写真・憲法9条の判断で「党に聞いていただければと思います」と答弁

 

 3党連立による鳩山内閣が発足して70日余り。

 鳩山由紀夫首相は、10月26日の所信表明演説で「私は、政治と行政に対する国民の信頼を回復するために、行政の無駄や因習を改め、まずは政治家が率先して汗をかくことが重要だと考えております。

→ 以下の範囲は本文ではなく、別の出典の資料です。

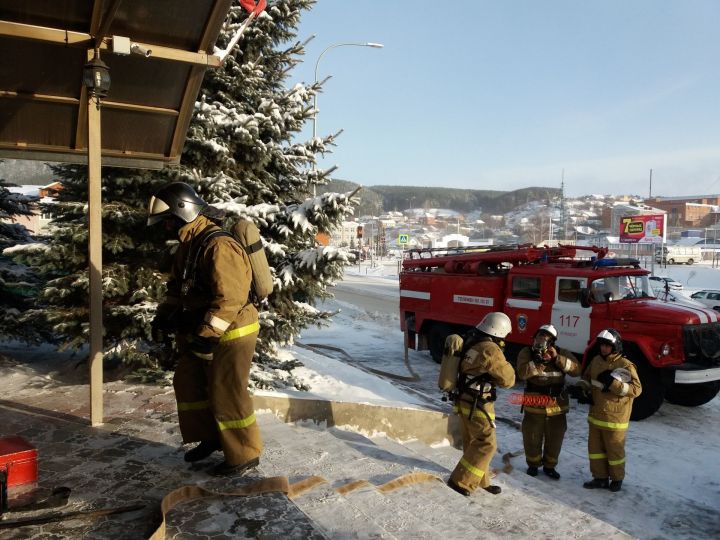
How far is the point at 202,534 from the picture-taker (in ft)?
9.06

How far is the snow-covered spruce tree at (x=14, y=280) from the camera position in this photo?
7078mm

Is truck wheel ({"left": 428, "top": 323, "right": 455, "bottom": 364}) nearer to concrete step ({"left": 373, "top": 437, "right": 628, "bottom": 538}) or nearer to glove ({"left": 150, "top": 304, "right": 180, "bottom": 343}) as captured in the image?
concrete step ({"left": 373, "top": 437, "right": 628, "bottom": 538})

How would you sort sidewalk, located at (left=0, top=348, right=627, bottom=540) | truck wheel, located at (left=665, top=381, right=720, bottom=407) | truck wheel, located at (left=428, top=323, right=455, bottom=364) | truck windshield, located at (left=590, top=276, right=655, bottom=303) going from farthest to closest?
truck wheel, located at (left=428, top=323, right=455, bottom=364) → truck windshield, located at (left=590, top=276, right=655, bottom=303) → truck wheel, located at (left=665, top=381, right=720, bottom=407) → sidewalk, located at (left=0, top=348, right=627, bottom=540)

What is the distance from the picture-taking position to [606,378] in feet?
17.8

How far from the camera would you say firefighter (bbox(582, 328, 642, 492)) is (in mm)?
5375

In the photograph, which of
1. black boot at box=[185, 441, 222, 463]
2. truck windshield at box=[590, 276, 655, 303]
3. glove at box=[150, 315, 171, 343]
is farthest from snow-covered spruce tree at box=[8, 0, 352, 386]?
truck windshield at box=[590, 276, 655, 303]

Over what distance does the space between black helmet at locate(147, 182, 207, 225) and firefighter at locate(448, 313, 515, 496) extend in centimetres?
267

このために鳩山内閣は、これまでの官僚依存の仕組みを排し、政治主導・国民主導の新しい政治へと180度転換させようとしています」と述べた。

 ところが、これまでの国会質疑や党運営を見る限り、幹事長に権限が集中する"小沢民主党"と鳩山内閣の関係は「党高政低」と言うほかない。内閣や官邸が党の方針、すなわち小沢幹事長の意向を配慮するケースが多々あるためだ。

 まず、11月2日の衆院予算委員会。自民党の大島理森幹事長が鳩山首相に、憲法9条に関する民主党の見解を尋ねた。

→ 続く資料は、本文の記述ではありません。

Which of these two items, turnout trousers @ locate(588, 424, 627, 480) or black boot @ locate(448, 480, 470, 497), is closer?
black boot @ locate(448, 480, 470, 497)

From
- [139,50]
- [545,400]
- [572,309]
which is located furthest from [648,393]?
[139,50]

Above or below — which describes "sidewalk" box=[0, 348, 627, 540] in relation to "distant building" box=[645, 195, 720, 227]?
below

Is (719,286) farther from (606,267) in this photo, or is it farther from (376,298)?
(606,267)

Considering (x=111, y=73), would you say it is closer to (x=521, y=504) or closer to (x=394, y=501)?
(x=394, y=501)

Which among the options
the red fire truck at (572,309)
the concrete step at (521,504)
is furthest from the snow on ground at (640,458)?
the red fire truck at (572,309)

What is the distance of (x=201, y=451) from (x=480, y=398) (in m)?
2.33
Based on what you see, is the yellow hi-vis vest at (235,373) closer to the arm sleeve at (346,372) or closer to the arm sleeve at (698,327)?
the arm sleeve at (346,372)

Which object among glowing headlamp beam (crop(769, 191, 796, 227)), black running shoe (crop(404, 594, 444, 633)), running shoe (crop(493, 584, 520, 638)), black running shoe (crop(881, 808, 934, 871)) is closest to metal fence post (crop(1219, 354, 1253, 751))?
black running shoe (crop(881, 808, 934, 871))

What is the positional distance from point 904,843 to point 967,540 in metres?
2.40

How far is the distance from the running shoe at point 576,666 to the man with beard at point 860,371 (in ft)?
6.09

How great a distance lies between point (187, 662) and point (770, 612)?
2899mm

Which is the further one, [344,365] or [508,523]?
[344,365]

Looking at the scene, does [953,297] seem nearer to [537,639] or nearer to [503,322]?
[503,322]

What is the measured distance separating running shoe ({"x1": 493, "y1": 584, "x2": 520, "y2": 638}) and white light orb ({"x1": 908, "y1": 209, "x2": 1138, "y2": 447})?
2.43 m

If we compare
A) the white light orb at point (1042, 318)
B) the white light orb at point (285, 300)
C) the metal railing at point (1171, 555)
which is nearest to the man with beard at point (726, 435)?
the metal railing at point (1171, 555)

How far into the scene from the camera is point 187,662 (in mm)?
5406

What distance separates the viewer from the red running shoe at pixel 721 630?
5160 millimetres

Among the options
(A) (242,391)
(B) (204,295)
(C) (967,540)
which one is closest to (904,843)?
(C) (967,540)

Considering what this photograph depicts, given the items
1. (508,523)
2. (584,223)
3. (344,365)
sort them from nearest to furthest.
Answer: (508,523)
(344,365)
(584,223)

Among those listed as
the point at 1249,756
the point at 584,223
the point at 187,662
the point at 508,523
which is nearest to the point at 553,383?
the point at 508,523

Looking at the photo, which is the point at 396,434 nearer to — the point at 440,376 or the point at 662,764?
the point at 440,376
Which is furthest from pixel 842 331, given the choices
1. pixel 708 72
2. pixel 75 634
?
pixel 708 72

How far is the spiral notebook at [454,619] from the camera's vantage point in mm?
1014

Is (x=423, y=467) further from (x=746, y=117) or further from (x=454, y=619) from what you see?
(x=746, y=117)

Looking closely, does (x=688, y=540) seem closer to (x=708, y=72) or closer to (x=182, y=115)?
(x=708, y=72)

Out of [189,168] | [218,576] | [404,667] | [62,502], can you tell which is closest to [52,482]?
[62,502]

 大島委員 私は三党連立のことを聞いているのではございません。そういたしますと、三党連立政権では今までの9条の解釈は継続するけれども、民主党としてはその解釈の変更をすることはあり得るということをおっしゃっているんですか。

 鳩山首相 党としては党の判断があると思いますから、党に聞いていただければと思いますが、内閣としての考え方を変えるつもりはありません。

 大島委員 総理、これをなぜ私はしつこく聞くかといいますと、皆さんがアフガニスタンの貢献でいろいろなことをこれから考える、まさにISAFに対する日本の貢献のときに必ずこの問題が起こる、だから聞いているんです。それを党は党でどう考えるかわかりませんというのは、今までマニフェスト、政治主導、政府・与党一体、こう言ってきたことと違うじゃありませんか。(衆院予算委員会会議録から抜粋)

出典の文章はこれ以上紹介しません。